FürElise: Capturing and Physically Synthesizing Hand Motions of Piano Performance

TL;DR

This paper constructs a first-of-its-kind large-scale dataset that contains approximately 10 hours of 3D hand motion and audio from 15 elite-level pianists playing 153 pieces of classical music and develops a pipeline that can synthesize physically-plausible hand motions for musical scores outside of the dataset.

Abstract

Piano playing requires agile, precise, and coordinated hand control that stretches the limits of dexterity. Hand motion models with the sophistication to accurately recreate piano playing have a wide range of applications in character animation, embodied AI, biomechanics, and VR/AR. In this paper, we construct a first-of-its-kind large-scale dataset that contains approximately 10 hours of 3D hand motion and audio from 15 elite-level pianists playing 153 pieces of classical music. To capture natural performances, we designed a markerless setup in which motions are reconstructed from multi-view videos using state-of-the-art pose estimation models. The motion data is further refined via inverse kinematics using the high-resolution MIDI key-pressing data obtained from sensors in a specialized Yamaha Disklavier piano. Leveraging the collected dataset, we developed a pipeline that can synthesize physically-plausible hand motions for musical scores outside of the dataset. Our approach employs a combination of imitation learning and reinforcement learning to obtain policies for physics-based bimanual control involving the interaction between hands and piano keys.
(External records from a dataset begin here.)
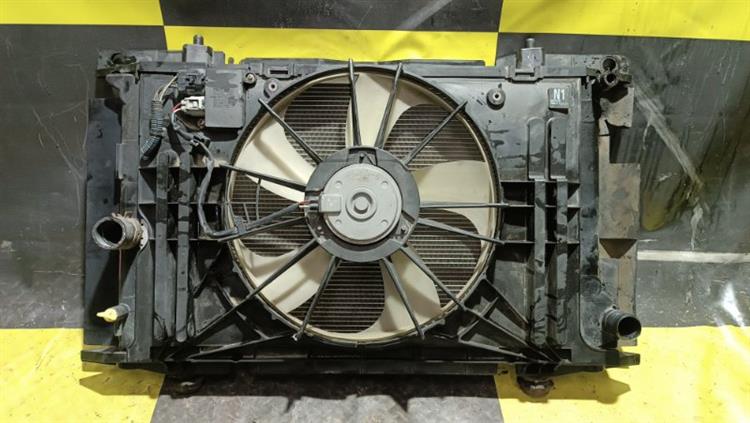 Радиатор основной Тойота Королла Румион в Джанкое 105315
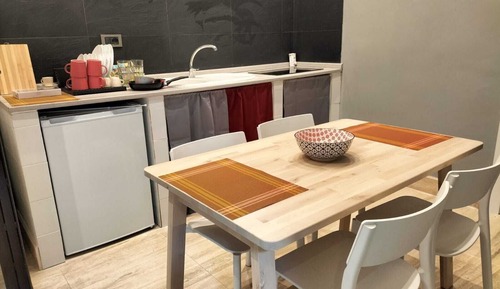 Familienapartment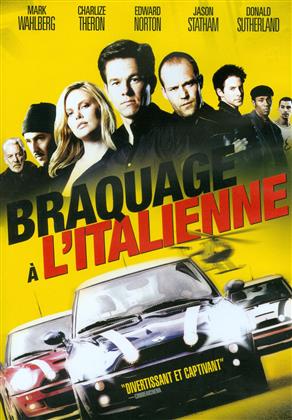 Braquage à l'Italienne (2003)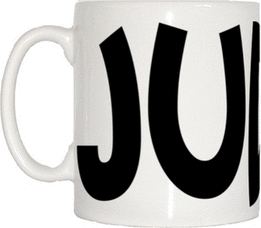 TeeTreeDesigns Judith Name Cup & Mug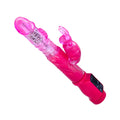 Rabbit Vibrators and Rotating Telescopic Dildo | Shake Dildo – product view 5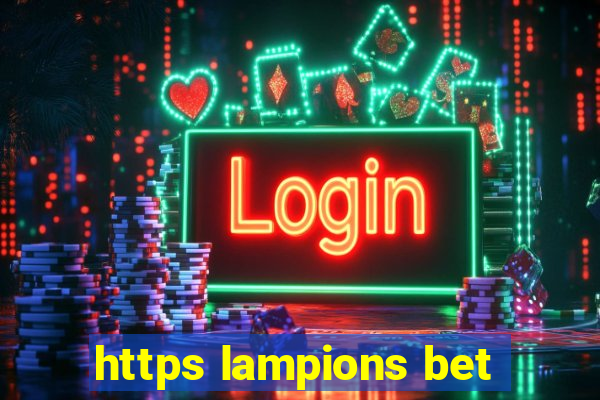 https lampions bet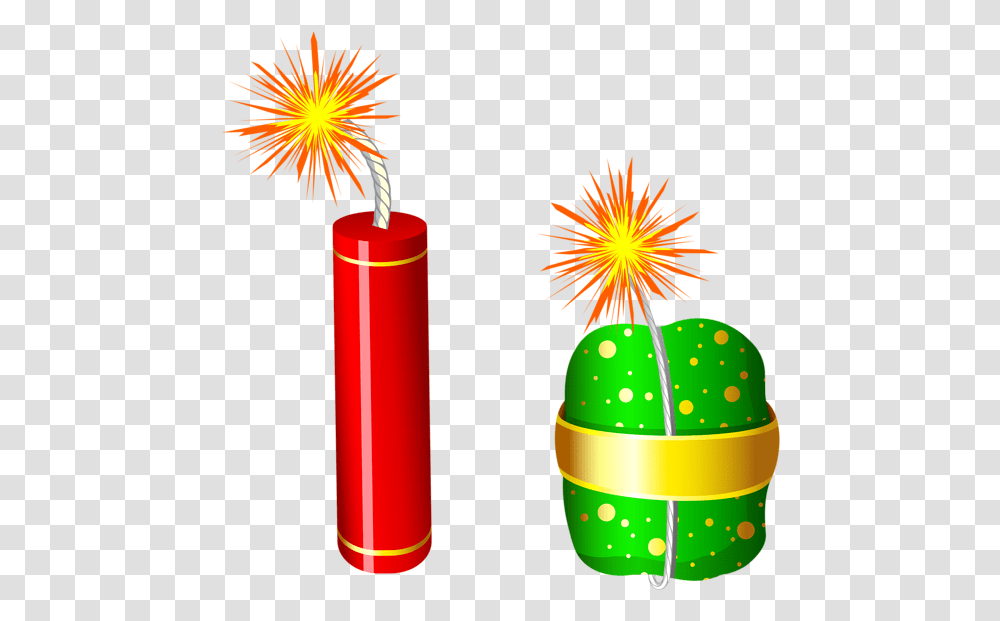 Red Firework Clipart Firecrackers, Weapon, Weaponry, Bomb, Dynamite Transparent Png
To solve the sampling efficiency problem with the large motion dataset, we use a diffusion model to generate natural reference motions, which provide high-level trajectory and fingering (finger order and placement) information. However, the generated reference motion alone does not provide sufficient accuracy for piano performance modeling. We then further augmented the data by using musical similarity to retrieve similar motions from the captured dataset to boost the precision of the RL policy. With the proposed method, our model generates natural, dexterous motions that generalize to music from outside the training dataset.

Figures (11)

• Figure 1: Our paper (a) collects the first large-scale 3D hand motion dataset of piano playing, accompanied by synchronized audio and key pressing events; (b) proposes a method that can control a physically simulated hand to play novel pieces 'unheard' from the training set.
• Figure 2: Overview of our pipeline to reconstruct motion data from multi-view videos. We (a) shoot 4K videos from 5 different views at 59.94 FPS using RGB camera; (b) detect 2D keypoints of the hands from each view; (c) triangulate the 2D keypoints into 3D hand skeletons with calibrated camera intrinsics and extrinsics; (d) fit the skeleton onto MANO hand meshes manohand; and (e) run IK with ground-truth MIDI as end effector goals to refine the finger placements for correct key pressing.
• Figure 3: Data capture setup. Five GoPro cameras are placed around the piano to provide multi-view recordings of elite pianists' performances.
• Figure 4: Examples of some piano skills in our dataset, including scales, octaves, and arpeggio. The trajectory of each fingertip is visualized. The green keys show the pressed keys through the trajectory.
• Figure 5: Overview of our method to physically simulate piano performance from a given sheet music. We use MIDI to retrieve motion data from the collected motion dataset and as input to a diffusion model for generating piano performance motions. These two sets of motions are combined into a reference motion ensemble. Utilizing the reference motions, we then employ two discriminator ensembles and three critics, which consider imitation and goal rewards, respectively, to train a control policy via reinforcement learning.